## Exercise A
Answer these questions using the education excerpt:
(i) What book is named as the result of the homeschooling?
(ii) What game are the neighborhood children playing on the commons?
(iii) Why is Mr. Gagliardi mowing the writer's side of the commons as well?
## Exercise B
Rewrite the education excerpt between "Talk about learning" and "is … Eragon.", inclusive, substituting "home education" for "homeschooling".
## Exercise C
Proceed with the education excerpt, continuing from where it stops.

## Text passage
================================
Talk about learning by doing.
If Christopher Paolini turns out to be the perfectly nice, well adjusted, civilised person which I fully expect him to turn out to be, then that will ram the homeschooling point with particular force, because the popular fear is that whereas when maths professors do it, that's okay, maybe, when people called things like "Ma Prophet" get mixed up in it, only bad things can result. But now, it seems, the result is … Eragon.
Category: Books • Home education • Learning by doing • Literacy
I've started to read this piece by Denis Dutton, a recently acquired interest of mine, and so far I like it a lot:
With Toni Morrison, I acknowledge that what I think and do is already inscribed on my teaching, and all my work. Indeed, we do "teach values by having them," or at least cannot but reveal our values in the classroom in one manner or another. This is not a voluntary option for those of us who teach in higher education or anywhere else: it is a permanent feature of the human condition. I sit at my computer overlooking a grass commons between suburban houses. As it's a warm New Zealand summer, neighborhood children below are playing an improvised game of cricket. Mr. Gagliardi from the house opposite mine appears with his lawnmower and asks the kids to give way so he can mow the lawn. Today he's doing my side as well, because my old mower is still in the repair shop. They patiently wait by the side of the commons for him to finish, though it takes some more time when he shuts down the mower to chat a bit with Mr. McConchie next door. When the children later resume their play, Mr. Gagliardi helps out with some batting instruction, guiding them with his usual care and patience.When I think of "teaching values," I find it hard to keep my mind focused on university classrooms. The promulgation of moral principles in the classroom or lecture theater plays a real but overestimated role in the moral enculturation of young people; more important in my opinion is the human example set by teachers and other adults in the ordinary conduct of life. If morality could be instilled by teaching principles in the same way that mathematics can be taught through principles, then Moral Principles 101 would long since be required in every university. As things are, the moral education most people receive at the university is continuous with the moral example being set by Mr. Gagliardi for the children down on the commons: his demonstrated sense of communal responsibility, his kindness and friendliness, his willingness to take time to help them with their play. He's not sermonizing from a pulpit, sacred or secular, he's just mowing the lawn, and setting a decent adult example.
================================
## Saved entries
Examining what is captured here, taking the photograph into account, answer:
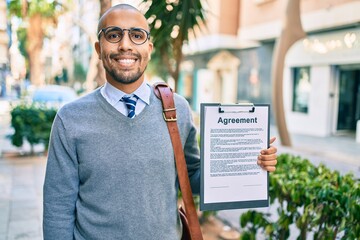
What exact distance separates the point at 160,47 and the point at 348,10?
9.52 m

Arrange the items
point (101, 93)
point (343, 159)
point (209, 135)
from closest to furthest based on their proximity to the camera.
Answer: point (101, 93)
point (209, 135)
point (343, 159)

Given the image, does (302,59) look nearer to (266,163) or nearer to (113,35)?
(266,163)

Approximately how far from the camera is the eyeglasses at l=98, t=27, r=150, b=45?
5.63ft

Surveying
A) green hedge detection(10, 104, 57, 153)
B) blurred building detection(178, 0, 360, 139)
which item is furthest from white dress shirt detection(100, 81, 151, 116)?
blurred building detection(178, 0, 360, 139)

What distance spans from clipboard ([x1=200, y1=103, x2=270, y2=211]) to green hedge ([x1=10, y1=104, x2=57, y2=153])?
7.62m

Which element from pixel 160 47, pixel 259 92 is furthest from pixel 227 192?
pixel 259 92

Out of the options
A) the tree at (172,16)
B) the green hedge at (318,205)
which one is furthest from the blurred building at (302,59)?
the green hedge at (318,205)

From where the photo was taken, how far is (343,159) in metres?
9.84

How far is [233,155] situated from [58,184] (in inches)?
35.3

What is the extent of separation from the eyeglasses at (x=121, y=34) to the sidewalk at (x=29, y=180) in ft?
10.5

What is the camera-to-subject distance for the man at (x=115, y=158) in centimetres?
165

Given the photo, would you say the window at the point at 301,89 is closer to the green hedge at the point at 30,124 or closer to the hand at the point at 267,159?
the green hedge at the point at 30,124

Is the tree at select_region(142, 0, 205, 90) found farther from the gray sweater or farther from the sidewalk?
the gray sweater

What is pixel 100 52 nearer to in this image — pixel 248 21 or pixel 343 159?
================================
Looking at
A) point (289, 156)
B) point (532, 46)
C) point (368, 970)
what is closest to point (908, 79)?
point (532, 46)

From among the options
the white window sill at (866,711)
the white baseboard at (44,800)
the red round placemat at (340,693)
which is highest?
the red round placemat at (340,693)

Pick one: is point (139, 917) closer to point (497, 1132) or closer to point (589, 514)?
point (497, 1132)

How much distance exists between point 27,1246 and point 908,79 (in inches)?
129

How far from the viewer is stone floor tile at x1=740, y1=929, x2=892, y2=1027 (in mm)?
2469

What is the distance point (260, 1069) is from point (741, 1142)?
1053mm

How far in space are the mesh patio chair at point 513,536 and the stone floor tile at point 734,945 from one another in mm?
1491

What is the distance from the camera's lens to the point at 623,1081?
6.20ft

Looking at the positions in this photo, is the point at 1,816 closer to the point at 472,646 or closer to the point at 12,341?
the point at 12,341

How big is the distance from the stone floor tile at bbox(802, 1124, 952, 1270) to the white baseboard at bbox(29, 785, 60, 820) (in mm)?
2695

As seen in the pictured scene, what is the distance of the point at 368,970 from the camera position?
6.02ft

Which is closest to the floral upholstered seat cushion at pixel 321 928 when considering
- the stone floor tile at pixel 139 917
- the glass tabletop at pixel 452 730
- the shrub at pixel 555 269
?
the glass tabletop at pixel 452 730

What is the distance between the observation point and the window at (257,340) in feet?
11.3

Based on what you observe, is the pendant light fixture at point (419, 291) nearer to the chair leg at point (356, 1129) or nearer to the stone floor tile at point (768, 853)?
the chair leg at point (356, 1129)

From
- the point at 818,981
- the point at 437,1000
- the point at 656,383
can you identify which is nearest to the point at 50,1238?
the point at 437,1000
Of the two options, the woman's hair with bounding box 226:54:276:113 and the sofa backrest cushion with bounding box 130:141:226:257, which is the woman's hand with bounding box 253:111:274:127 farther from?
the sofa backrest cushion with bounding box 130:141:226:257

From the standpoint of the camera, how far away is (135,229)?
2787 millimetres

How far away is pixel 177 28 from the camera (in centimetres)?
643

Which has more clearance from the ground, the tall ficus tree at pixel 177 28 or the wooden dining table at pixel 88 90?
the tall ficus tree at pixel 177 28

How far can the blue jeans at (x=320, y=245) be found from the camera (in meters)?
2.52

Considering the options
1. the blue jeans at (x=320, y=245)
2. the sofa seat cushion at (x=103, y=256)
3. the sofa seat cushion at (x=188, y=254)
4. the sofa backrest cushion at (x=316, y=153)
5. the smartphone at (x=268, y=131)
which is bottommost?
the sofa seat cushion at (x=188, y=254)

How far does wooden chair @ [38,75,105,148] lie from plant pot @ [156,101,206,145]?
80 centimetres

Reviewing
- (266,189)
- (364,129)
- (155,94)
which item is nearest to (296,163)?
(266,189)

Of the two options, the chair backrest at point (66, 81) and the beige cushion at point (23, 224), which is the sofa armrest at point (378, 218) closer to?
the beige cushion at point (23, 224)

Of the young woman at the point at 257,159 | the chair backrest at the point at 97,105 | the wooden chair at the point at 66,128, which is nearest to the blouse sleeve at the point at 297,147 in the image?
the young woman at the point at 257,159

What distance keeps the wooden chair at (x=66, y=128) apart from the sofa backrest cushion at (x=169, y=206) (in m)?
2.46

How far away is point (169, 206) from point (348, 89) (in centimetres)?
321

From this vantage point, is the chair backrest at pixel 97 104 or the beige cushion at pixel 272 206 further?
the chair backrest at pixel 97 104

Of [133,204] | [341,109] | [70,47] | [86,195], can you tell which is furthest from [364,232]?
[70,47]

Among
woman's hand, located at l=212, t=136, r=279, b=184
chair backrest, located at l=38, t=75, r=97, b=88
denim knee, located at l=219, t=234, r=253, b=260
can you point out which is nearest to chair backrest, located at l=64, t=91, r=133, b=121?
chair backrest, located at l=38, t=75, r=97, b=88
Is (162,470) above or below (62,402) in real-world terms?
================================
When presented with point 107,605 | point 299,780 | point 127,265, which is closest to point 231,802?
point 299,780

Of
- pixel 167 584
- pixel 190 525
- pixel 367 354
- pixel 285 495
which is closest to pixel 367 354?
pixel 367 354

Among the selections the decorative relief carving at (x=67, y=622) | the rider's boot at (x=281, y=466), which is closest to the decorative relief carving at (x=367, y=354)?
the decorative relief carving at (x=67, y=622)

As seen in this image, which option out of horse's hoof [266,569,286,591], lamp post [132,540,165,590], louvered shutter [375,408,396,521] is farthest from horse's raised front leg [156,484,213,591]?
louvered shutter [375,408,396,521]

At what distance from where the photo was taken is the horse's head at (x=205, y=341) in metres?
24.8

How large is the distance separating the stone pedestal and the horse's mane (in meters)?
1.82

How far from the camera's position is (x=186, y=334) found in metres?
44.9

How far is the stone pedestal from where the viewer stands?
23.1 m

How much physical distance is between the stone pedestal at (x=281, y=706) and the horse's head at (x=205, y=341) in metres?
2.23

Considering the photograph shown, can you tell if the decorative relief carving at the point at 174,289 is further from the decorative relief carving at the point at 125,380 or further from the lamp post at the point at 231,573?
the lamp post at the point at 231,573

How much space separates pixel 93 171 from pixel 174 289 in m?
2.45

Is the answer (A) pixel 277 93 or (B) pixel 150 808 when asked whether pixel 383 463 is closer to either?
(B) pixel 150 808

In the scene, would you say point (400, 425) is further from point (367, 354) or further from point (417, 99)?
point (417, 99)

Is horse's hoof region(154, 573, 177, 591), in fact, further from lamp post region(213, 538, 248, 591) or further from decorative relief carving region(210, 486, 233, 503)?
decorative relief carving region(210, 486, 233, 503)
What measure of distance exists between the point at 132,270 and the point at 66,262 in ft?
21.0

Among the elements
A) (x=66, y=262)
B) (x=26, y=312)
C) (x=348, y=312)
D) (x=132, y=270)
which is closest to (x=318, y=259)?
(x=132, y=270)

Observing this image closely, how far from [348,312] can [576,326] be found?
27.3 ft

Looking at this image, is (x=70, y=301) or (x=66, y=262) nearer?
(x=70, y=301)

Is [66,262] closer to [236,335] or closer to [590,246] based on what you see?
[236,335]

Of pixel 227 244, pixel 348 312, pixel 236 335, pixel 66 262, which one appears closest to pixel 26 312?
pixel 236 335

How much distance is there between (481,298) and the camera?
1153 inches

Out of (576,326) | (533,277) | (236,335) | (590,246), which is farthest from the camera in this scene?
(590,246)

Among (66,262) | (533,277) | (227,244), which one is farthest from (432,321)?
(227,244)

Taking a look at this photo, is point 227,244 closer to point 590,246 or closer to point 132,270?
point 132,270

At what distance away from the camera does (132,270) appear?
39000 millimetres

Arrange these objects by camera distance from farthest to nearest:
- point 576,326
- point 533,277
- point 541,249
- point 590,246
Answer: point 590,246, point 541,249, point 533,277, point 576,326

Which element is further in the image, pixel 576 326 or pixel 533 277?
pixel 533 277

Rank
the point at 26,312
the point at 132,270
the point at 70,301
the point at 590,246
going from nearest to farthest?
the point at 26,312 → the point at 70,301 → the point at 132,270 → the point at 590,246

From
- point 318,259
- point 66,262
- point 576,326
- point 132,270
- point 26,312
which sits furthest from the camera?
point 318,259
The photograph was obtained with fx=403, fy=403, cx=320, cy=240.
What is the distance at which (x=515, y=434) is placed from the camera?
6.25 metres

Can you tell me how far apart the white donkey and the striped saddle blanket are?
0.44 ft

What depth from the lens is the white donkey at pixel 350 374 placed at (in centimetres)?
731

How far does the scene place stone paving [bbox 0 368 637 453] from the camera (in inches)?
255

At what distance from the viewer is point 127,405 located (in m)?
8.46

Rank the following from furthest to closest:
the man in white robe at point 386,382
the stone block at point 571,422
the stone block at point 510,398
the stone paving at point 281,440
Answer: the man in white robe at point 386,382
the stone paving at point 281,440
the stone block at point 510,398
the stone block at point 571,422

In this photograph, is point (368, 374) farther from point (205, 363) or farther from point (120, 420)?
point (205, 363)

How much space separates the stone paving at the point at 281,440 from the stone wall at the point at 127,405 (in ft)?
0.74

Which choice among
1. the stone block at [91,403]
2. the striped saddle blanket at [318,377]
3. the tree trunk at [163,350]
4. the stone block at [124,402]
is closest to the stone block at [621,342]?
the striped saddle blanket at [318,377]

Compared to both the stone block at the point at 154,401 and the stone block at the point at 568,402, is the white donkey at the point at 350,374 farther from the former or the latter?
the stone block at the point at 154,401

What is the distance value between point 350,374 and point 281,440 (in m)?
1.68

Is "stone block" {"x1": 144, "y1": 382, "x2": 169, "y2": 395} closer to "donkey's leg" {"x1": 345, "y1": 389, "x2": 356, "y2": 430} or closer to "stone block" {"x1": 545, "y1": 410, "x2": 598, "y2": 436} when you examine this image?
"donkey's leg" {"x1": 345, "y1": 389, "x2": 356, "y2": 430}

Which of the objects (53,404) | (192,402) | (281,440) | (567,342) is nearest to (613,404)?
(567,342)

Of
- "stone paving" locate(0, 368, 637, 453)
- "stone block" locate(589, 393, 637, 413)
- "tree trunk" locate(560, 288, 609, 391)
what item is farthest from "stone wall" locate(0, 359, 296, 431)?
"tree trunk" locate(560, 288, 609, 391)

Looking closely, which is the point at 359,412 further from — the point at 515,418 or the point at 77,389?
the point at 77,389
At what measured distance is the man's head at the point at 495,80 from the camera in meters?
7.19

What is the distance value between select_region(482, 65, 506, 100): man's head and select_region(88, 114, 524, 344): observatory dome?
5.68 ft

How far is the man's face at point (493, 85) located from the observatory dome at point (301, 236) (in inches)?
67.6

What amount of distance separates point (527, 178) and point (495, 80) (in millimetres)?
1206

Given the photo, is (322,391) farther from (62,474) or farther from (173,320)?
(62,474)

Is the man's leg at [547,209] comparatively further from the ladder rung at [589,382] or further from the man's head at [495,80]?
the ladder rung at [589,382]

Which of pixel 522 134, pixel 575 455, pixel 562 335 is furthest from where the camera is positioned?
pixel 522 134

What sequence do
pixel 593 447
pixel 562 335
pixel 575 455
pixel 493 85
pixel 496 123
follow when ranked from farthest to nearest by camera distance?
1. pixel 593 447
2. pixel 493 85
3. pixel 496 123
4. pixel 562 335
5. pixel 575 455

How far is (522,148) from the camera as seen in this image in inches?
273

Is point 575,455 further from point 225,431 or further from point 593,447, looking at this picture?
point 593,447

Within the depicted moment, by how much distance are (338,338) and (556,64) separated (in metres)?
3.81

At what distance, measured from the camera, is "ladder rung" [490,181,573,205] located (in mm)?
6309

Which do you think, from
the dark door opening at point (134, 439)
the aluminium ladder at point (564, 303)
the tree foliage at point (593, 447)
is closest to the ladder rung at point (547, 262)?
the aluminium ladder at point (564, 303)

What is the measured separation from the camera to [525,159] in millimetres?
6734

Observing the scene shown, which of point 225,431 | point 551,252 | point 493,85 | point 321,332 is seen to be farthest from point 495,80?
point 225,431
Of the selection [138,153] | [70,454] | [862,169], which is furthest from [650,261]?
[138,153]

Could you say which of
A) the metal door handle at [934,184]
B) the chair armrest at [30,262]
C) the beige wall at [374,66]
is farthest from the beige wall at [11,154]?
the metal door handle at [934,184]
================================
## Exercise response A
(i) Eragon.
(ii) An improvised game of cricket.
(iii) The writer's old mower is still in the repair shop.

## Exercise response B
Talk about learning by doing.
If Christopher Paolini turns out to be the perfectly nice, well adjusted, civilised person which I fully expect him to turn out to be, then that will ram the home education point with particular force, because the popular fear is that whereas when maths professors do it, that's okay, maybe, when people called things like "Ma Prophet" get mixed up in it, only bad things can result. But now, it seems, the result is … Eragon.

## Exercise response C
I will be reading all of it, and my guess is, so may quite a few of you, if you haven't already
There is now a whole book devoted to the way that managerial gobbledegook now permeates the world in general, and academia in particular. Read, for example, this report:
People were rocking with laughter; some were in tears. Deadpan, Don Watson waited. One audience member said later it was the funniest dinner of academic deans he had ever attended. But Watson was not joking. He was reading from a university mission statement and other material on its website."To provide outcome-related research and consultancy services that address real-world issues" - shrieks of laughter. The university's "approach to quality management is underpinned by a strong commitment to continuous improvement and a whole-of-organisation framework" - uproar in the room.
The university in question was RMIT but it could have been any of them. Go to your website and read the language, Watson urged guests at a recent Deans of Education dinner. That made people laugh even more. They worked at universities; they knew what he was talking about. Some of them probably even wrote this stuff. It was a surreal moment.
Thanks, as so often, to Arts & Letters Daily.